OpenESS: Event-based Semantic Scene Understanding with Open Vocabularies
Lingdong Kong, Youquan Liu, Lai Xing Ng, Benoit R. Cottereau, Wei Tsang Ooi
TL;DR
OpenESS addresses the challenge of scalable, open-world semantic understanding for event camera data by distilling CLIP knowledge into sparse event streams. It jointly optimizes frame-to-event contrastive distillation ($L_{F2E}$) and text-to-event consistency regularization ($L_{T2E}$) to align event representations with image and text semantics, using flexible event representations (voxel grids, reconstructions, or spikes). The approach achieves state-of-the-art results on DDD17-Seg and DSEC-Semantic under annotation-free and annotation-efficient settings and enables open-vocabulary predictions beyond fixed label sets.

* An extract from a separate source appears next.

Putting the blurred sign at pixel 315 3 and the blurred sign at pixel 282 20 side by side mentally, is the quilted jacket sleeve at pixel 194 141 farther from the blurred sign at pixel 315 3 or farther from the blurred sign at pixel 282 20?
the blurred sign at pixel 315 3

This work reduces annotation burden while enabling robust, real-time dense scene understanding in dynamic environments through cross-modality knowledge transfer.
Abstract
Event-based semantic segmentation (ESS) is a fundamental yet challenging task for event camera sensing. The difficulties in interpreting and annotating event data limit its scalability. While domain adaptation from images to event data can help to mitigate this issue, there exist data representational differences that require additional effort to resolve. In this work, for the first time, we synergize information from image, text, and event-data domains and introduce OpenESS to enable scalable ESS in an open-world, annotation-efficient manner. We achieve this goal by transferring the semantically rich CLIP knowledge from image-text pairs to event streams. To pursue better cross-modality adaptation, we propose a frame-to-event contrastive distillation and a text-to-event semantic consistency regularization. Experimental results on popular ESS benchmarks showed our approach outperforms existing methods. Notably, we achieve 53.93% and 43.31% mIoU on DDD17 and DSEC-Semantic without using either event or frame labels.